→ Texto selecionado
_ _ _ _ _
A estigmatização da arte, da cultura e da educação

A estigmatização da arte, da cultura e da educação

Circulou recentemente nas mídias sociais um vídeo falando de cantores que realizam performances em alusão à rituais satânicos. Uma moça ensanguentada em uma cama como se fosse um sacrifício feito ao maligno e um rapaz usando chapéu vermelho com chifres foram os exemplos dados. A apresentadora do vídeo argumentava que a arte estava sob o domínio de Satanás. Advertia sobre os perigos de as pessoas simplesmente consumirem esse tipo de arte sem perceberem que se trata de uma afronta a Deus. Dois exemplos de como o povo evangélico não pode fechar os olhos para o que está acontecendo. Não pode pensar que são casos isolados. “A arte é sempre demoníaca”, sentencia a apresentadora.

Chama à atenção como parcela significativa do povo evangélico tem demonizado a arte, a cultura e a educação.
_ _ _ _ _
→ Instruções do exercício
1. No texto sobre a estigmatização da arte, da cultura e da educação, que acessório usava o rapaz citado como exemplo no vídeo?
2. Prossiga a redação do texto sobre a estigmatização da arte, da cultura e da educação, a partir da última frase apresentada.

→ Dados fornecidos
_ _ _ _ _
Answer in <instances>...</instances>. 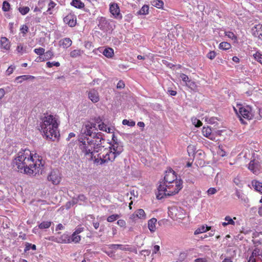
_ _ _ _ _
→ Resultados por tarefa
1. Um chapéu vermelho com chifres.

2.
Lembro-me do início de minha caminhada cristã. Estava na universidade e foi lá, naquele ambiente, que pude assistir a uma apresentação de uma orquestra. Na ocasião foram tocadas, entre outras obras, As quatro estações de Vivaldi. A complexidade dos arranjos, a sincronia entre os instrumentos, o som que envolvia a atmosfera do lugar de modo completo. Ali, como evangélico e jovem universitário, pude vivenciar uma experiência muito bonita. Uma experiência que me fazia sentir engrandecido no espírito, como se Deus estivesse falando comigo de alguma forma. Anos depois, entrei em uma igreja e no grupo de louvor estava uma moça tocando violino. Me senti tocado por Deus naquele dia.

Em Você é aquilo que ama James Smith considera que muitos jovens que estão nas igrejas hoje em dia carecem de uma narrativa que lhes faça sentido. Ok, eles sabem sobre o relato da criação, sobre o plano de redenção, sobre o sacrifício na cruz. Mas está faltando alguma coisa. Algo no mundo artístico está atraindo a atenção dos jovens para além, e algumas vezes no sentido contrário, dos princípios bíblicos.

A igreja precisa desenvolver estratégias para fazer com que esses jovens se sintam imersos em uma história. Não aquela que conta sobre êxito pessoal, consumo e transgressão. Mas uma que os faça sentir na maior história de sucesso de todas, na qual alguém foi capaz de salvar toda a humanidade com coragem, compaixão, amor e amizade. Que as conquistas e as experiências que possam ocorrer nesse mundo devem ser encaradas como degraus para uma realidade mais sublime.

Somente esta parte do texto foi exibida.